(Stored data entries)

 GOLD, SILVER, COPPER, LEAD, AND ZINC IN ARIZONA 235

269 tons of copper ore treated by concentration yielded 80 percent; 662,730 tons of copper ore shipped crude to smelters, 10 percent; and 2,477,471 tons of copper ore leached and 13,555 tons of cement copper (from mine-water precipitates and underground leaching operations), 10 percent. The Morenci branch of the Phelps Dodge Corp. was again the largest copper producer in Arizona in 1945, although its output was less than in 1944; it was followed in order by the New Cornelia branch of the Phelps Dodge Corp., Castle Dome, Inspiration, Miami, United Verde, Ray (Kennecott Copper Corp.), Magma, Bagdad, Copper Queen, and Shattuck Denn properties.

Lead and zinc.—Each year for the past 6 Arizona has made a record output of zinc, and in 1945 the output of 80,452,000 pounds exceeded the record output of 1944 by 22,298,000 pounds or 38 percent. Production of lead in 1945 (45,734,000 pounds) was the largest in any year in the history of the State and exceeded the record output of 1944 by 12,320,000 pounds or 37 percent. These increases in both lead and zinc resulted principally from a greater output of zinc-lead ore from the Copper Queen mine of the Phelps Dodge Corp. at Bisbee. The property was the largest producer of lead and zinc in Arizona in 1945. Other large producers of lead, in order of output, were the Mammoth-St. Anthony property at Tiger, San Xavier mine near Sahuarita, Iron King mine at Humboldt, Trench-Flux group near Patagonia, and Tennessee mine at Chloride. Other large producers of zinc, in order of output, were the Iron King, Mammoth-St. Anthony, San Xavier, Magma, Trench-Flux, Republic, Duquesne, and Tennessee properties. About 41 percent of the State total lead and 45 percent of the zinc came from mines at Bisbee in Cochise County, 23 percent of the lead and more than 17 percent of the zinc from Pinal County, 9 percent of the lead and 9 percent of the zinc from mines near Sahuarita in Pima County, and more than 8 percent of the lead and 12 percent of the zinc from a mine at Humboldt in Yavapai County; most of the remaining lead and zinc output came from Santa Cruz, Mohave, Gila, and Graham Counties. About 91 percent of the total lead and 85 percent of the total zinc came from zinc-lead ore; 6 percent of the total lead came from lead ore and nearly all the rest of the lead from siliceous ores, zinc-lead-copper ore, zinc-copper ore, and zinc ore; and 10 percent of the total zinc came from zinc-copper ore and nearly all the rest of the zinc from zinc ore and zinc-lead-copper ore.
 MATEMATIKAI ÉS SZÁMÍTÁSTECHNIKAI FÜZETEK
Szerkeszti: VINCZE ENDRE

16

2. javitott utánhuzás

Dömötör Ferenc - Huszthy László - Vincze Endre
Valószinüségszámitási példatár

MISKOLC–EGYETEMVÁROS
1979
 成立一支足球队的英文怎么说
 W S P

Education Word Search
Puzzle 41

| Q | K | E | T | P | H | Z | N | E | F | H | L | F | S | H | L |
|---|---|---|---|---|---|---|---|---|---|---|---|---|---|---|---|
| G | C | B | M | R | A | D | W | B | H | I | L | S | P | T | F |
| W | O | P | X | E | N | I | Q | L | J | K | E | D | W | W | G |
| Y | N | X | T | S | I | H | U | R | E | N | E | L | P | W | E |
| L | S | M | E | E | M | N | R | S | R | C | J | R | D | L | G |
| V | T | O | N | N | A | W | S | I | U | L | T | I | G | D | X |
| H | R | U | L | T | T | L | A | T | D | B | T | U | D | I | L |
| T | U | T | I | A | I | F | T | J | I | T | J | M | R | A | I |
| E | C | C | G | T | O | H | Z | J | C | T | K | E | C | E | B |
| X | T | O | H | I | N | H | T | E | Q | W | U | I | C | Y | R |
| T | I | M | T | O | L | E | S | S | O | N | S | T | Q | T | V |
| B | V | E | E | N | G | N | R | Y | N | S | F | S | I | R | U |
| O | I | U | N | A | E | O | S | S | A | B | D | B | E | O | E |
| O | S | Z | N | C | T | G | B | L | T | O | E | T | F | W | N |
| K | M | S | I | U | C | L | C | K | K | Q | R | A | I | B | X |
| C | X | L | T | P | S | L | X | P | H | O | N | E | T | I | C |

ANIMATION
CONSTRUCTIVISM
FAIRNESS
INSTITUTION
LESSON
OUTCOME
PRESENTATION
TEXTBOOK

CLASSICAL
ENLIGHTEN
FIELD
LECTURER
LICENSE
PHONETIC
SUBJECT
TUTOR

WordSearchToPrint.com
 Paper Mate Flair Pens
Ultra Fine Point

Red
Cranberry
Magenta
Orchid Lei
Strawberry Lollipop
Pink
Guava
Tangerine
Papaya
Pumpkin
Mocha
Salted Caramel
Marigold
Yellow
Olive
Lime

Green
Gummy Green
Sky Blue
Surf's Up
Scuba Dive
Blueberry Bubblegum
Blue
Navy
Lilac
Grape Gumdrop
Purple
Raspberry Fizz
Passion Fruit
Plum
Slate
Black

TASK TO COMPLETE: Return each record exactly as given.

RESPONSE AREA:
 GOLD, SILVER, COPPER, LEAD, AND ZINC IN ARIZONA 235

269 tons of copper ore treated by concentration yielded 80 percent; 662,730 tons of copper ore shipped crude to smelters, 10 percent; and 2,477,471 tons of copper ore leached and 13,555 tons of cement copper (from mine-water precipitates and underground leaching operations), 10 percent. The Morenci branch of the Phelps Dodge Corp. was again the largest copper producer in Arizona in 1945, although its output was less than in 1944; it was followed in order by the New Cornelia branch of the Phelps Dodge Corp., Castle Dome, Inspiration, Miami, United Verde, Ray (Kennecott Copper Corp.), Magma, Bagdad, Copper Queen, and Shattuck Denn properties.

Lead and zinc.—Each year for the past 6 Arizona has made a record output of zinc, and in 1945 the output of 80,452,000 pounds exceeded the record output of 1944 by 22,298,000 pounds or 38 percent. Production of lead in 1945 (45,734,000 pounds) was the largest in any year in the history of the State and exceeded the record output of 1944 by 12,320,000 pounds or 37 percent. These increases in both lead and zinc resulted principally from a greater output of zinc-lead ore from the Copper Queen mine of the Phelps Dodge Corp. at Bisbee. The property was the largest producer of lead and zinc in Arizona in 1945. Other large producers of lead, in order of output, were the Mammoth-St. Anthony property at Tiger, San Xavier mine near Sahuarita, Iron King mine at Humboldt, Trench-Flux group near Patagonia, and Tennessee mine at Chloride. Other large producers of zinc, in order of output, were the Iron King, Mammoth-St. Anthony, San Xavier, Magma, Trench-Flux, Republic, Duquesne, and Tennessee properties. About 41 percent of the State total lead and 45 percent of the zinc came from mines at Bisbee in Cochise County, 23 percent of the lead and more than 17 percent of the zinc from Pinal County, 9 percent of the lead and 9 percent of the zinc from mines near Sahuarita in Pima County, and more than 8 percent of the lead and 12 percent of the zinc from a mine at Humboldt in Yavapai County; most of the remaining lead and zinc output came from Santa Cruz, Mohave, Gila, and Graham Counties. About 91 percent of the total lead and 85 percent of the total zinc came from zinc-lead ore; 6 percent of the total lead came from lead ore and nearly all the rest of the lead from siliceous ores, zinc-lead-copper ore, zinc-copper ore, and zinc ore; and 10 percent of the total zinc came from zinc-copper ore and nearly all the rest of the zinc from zinc ore and zinc-lead-copper ore.
 MATEMATIKAI ÉS SZÁMÍTÁSTECHNIKAI FÜZETEK
Szerkeszti: VINCZE ENDRE

16

2. javitott utánhuzás

Dömötör Ferenc - Huszthy László - Vincze Endre
Valószinüségszámitási példatár

MISKOLC–EGYETEMVÁROS
1979
 成立一支足球队的英文怎么说
 W S P

Education Word Search
Puzzle 41

| Q | K | E | T | P | H | Z | N | E | F | H | L | F | S | H | L |
|---|---|---|---|---|---|---|---|---|---|---|---|---|---|---|---|
| G | C | B | M | R | A | D | W | B | H | I | L | S | P | T | F |
| W | O | P | X | E | N | I | Q | L | J | K | E | D | W | W | G |
| Y | N | X | T | S | I | H | U | R | E | N | E | L | P | W | E |
| L | S | M | E | E | M | N | R | S | R | C | J | R | D | L | G |
| V | T | O | N | N | A | W | S | I | U | L | T | I | G | D | X |
| H | R | U | L | T | T | L | A | T | D | B | T | U | D | I | L |
| T | U | T | I | A | I | F | T | J | I | T | J | M | R | A | I |
| E | C | C | G | T | O | H | Z | J | C | T | K | E | C | E | B |
| X | T | O | H | I | N | H | T | E | Q | W | U | I | C | Y | R |
| T | I | M | T | O | L | E | S | S | O | N | S | T | Q | T | V |
| B | V | E | E | N | G | N | R | Y | N | S | F | S | I | R | U |
| O | I | U | N | A | E | O | S | S | A | B | D | B | E | O | E |
| O | S | Z | N | C | T | G | B | L | T | O | E | T | F | W | N |
| K | M | S | I | U | C | L | C | K | K | Q | R | A | I | B | X |
| C | X | L | T | P | S | L | X | P | H | O | N | E | T | I | C |

ANIMATION
CONSTRUCTIVISM
FAIRNESS
INSTITUTION
LESSON
OUTCOME
PRESENTATION
TEXTBOOK

CLASSICAL
ENLIGHTEN
FIELD
LECTURER
LICENSE
PHONETIC
SUBJECT
TUTOR

WordSearchToPrint.com
 Paper Mate Flair Pens
Ultra Fine Point

Red
Cranberry
Magenta
Orchid Lei
Strawberry Lollipop
Pink
Guava
Tangerine
Papaya
Pumpkin
Mocha
Salted Caramel
Marigold
Yellow
Olive
Lime

Green
Gummy Green
Sky Blue
Surf's Up
Scuba Dive
Blueberry Bubblegum
Blue
Navy
Lilac
Grape Gumdrop
Purple
Raspberry Fizz
Passion Fruit
Plum
Slate
Black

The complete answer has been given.